Below is a set of records. Repeat all of them exactly.

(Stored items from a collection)
*** Block opens ***
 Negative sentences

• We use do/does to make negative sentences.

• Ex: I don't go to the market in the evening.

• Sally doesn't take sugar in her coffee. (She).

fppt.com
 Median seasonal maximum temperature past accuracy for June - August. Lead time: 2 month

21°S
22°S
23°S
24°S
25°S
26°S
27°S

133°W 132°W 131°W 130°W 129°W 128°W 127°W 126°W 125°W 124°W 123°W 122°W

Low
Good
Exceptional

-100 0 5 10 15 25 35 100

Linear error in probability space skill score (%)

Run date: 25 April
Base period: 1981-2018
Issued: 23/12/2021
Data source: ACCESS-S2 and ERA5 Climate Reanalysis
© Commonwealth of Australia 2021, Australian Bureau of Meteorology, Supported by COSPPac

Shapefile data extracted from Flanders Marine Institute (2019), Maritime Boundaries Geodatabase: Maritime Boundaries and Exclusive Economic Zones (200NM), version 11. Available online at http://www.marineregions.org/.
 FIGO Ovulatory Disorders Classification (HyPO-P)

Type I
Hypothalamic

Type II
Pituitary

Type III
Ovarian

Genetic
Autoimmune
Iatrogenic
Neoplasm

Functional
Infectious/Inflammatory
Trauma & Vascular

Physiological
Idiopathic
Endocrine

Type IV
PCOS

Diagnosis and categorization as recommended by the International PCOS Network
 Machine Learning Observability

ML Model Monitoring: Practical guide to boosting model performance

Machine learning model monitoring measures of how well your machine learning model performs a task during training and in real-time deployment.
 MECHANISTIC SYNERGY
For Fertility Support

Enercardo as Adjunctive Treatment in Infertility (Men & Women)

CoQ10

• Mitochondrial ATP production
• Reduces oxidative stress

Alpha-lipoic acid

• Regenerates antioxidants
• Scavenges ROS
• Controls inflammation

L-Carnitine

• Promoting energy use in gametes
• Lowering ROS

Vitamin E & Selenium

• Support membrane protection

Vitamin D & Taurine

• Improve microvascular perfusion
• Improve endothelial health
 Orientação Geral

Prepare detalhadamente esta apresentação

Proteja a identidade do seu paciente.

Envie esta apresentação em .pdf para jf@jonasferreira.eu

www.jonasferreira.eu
*** Block closes ***
* COMPLETED EXERCISE *
 Negative sentences

• We use do/does to make negative sentences.

• Ex: I don't go to the market in the evening.

• Sally doesn't take sugar in her coffee. (She).

fppt.com
 Median seasonal maximum temperature past accuracy for June - August. Lead time: 2 month

21°S
22°S
23°S
24°S
25°S
26°S
27°S

133°W 132°W 131°W 130°W 129°W 128°W 127°W 126°W 125°W 124°W 123°W 122°W

Low
Good
Exceptional

-100 0 5 10 15 25 35 100

Linear error in probability space skill score (%)

Run date: 25 April
Base period: 1981-2018
Issued: 23/12/2021
Data source: ACCESS-S2 and ERA5 Climate Reanalysis
© Commonwealth of Australia 2021, Australian Bureau of Meteorology, Supported by COSPPac

Shapefile data extracted from Flanders Marine Institute (2019), Maritime Boundaries Geodatabase: Maritime Boundaries and Exclusive Economic Zones (200NM), version 11. Available online at http://www.marineregions.org/.
 FIGO Ovulatory Disorders Classification (HyPO-P)

Type I
Hypothalamic

Type II
Pituitary

Type III
Ovarian

Genetic
Autoimmune
Iatrogenic
Neoplasm

Functional
Infectious/Inflammatory
Trauma & Vascular

Physiological
Idiopathic
Endocrine

Type IV
PCOS

Diagnosis and categorization as recommended by the International PCOS Network
 Machine Learning Observability

ML Model Monitoring: Practical guide to boosting model performance

Machine learning model monitoring measures of how well your machine learning model performs a task during training and in real-time deployment.
 MECHANISTIC SYNERGY
For Fertility Support

Enercardo as Adjunctive Treatment in Infertility (Men & Women)

CoQ10

• Mitochondrial ATP production
• Reduces oxidative stress

Alpha-lipoic acid

• Regenerates antioxidants
• Scavenges ROS
• Controls inflammation

L-Carnitine

• Promoting energy use in gametes
• Lowering ROS

Vitamin E & Selenium

• Support membrane protection

Vitamin D & Taurine

• Improve microvascular perfusion
• Improve endothelial health
 Orientação Geral

Prepare detalhadamente esta apresentação

Proteja a identidade do seu paciente.

Envie esta apresentação em .pdf para jf@jonasferreira.eu

www.jonasferreira.eu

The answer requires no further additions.